Covid: England to require negative test for arrivals from China – BBC

Passengers arriving in England from China will have to provide a negative Covid test before they board a flight, ministers have confirmed.
It comes as several nations announced they would be screening travellers from China after cases surged following Beijing's decision to relax its zero-Covid policy.
China has said it will fully reopen its borders on 8 January.
Several countries, including the US, France and India, have imposed testing.
The Department of Health and Social Care said people travelling from China on direct flights from 5 January will be asked to take a pre-departure Covid test.
From 8 January, the UK Health Security Agency will also launch surveillance, which will see a sample of passengers arriving from China tested for the virus as they arrive.
Health Secretary Steve Barclay said the government was taking a "balanced and precautionary approach", adding the measures were "temporary" as officials assess the latest Covid data.
The testing requirement only applies to people flying to English airports, with the government saying that while there are no direct flights from China to Scotland, Wales or Northern Ireland, it is working with the devolved administrations to ensure the policy is applied UK-wide.
The World Health Organization (WHO) has called on Beijing to share "real-time" information on Covid – including on deaths, hospitalisations and vaccinations.
The UN body said it was willing to offer support on data-sharing, adding that it was "understandable" that some countries were now imposing fresh restrictions.
China's foreign ministry said earlier this week that its "epidemic situation" overall was "predictable and under control".
The Chinese government is reporting about 5,000 cases a day, but analysts say such numbers are vastly undercounted – and the daily caseload may be closer to one million.
The true toll of daily cases and deaths in China is unknown as officials have stopped requiring cases to be reported, and changed classifications for Covid deaths.
The UK government said its decision was due to a "lack of comprehensive health information shared by China".
Spain, Israel and South Korea also announced on Friday that they will introduce testing requirements in response to the increasing number of infections in China.
Some scientists have questioned the approach of the UK and US – saying it is better to screen people once they have arrived. Italy and Spain have introduced post-arrival testing.
But not all countries have announced additional controls. Germany has joined Australia and Portugal in saying there will be no new rules yet.
Prof Andrew Pollard, chairman of the Joint Committee on Vaccination and Immunisation (JCVI), said the restrictions are unlikely to prevent new Covid variants reaching the UK and it was difficult to know what impact such a move would have here.
He told BBC News: "Trying to ban a virus by adjusting what we do with travel has already been shown not to work very well.
"We've seen that with the bans on travel from various countries during the pandemic, that hasn't stopped those viruses travelling around the world eventually."
But there is concern that more infections can provide more opportunities for the virus to mutate.

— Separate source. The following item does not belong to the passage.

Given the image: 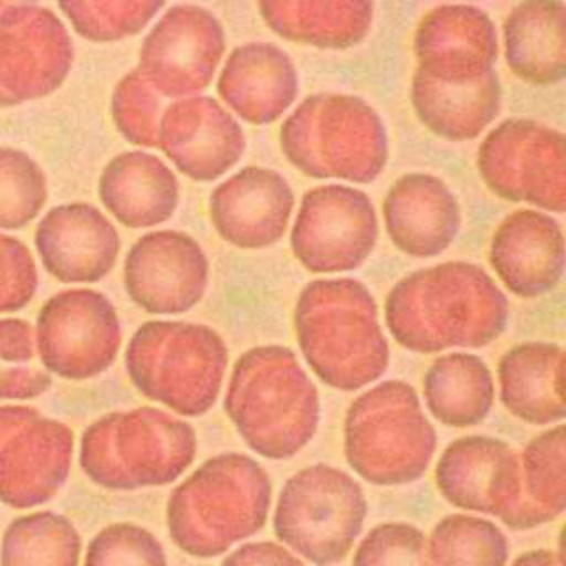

Countries that plan to test travellers say the policy will help spot worrying new variants early and prevent an influx of cases.
The US Centers for Disease Control and Prevention said testing visitors from China, Hong Kong and Macau was needed "to help slow the spread of the virus as we work to identify… any potential new variants that may emerge".
The government had also come under pressure from Conservative MPs who want a more robust response.
The new requirement for travellers from China to provide negative tests was welcomed by Tory MP Steve Brine, chairman of the Commons health and social care committee.
He told BBC Radio 4's Today programme that the move would reduce the number of passengers with infections, and help to identify new variants of the disease.
But he said the policy was not about trying to "ban a virus" – adding that ministers were not trying to repeat the "Beijing folly of an unattainable zero-Covid policy".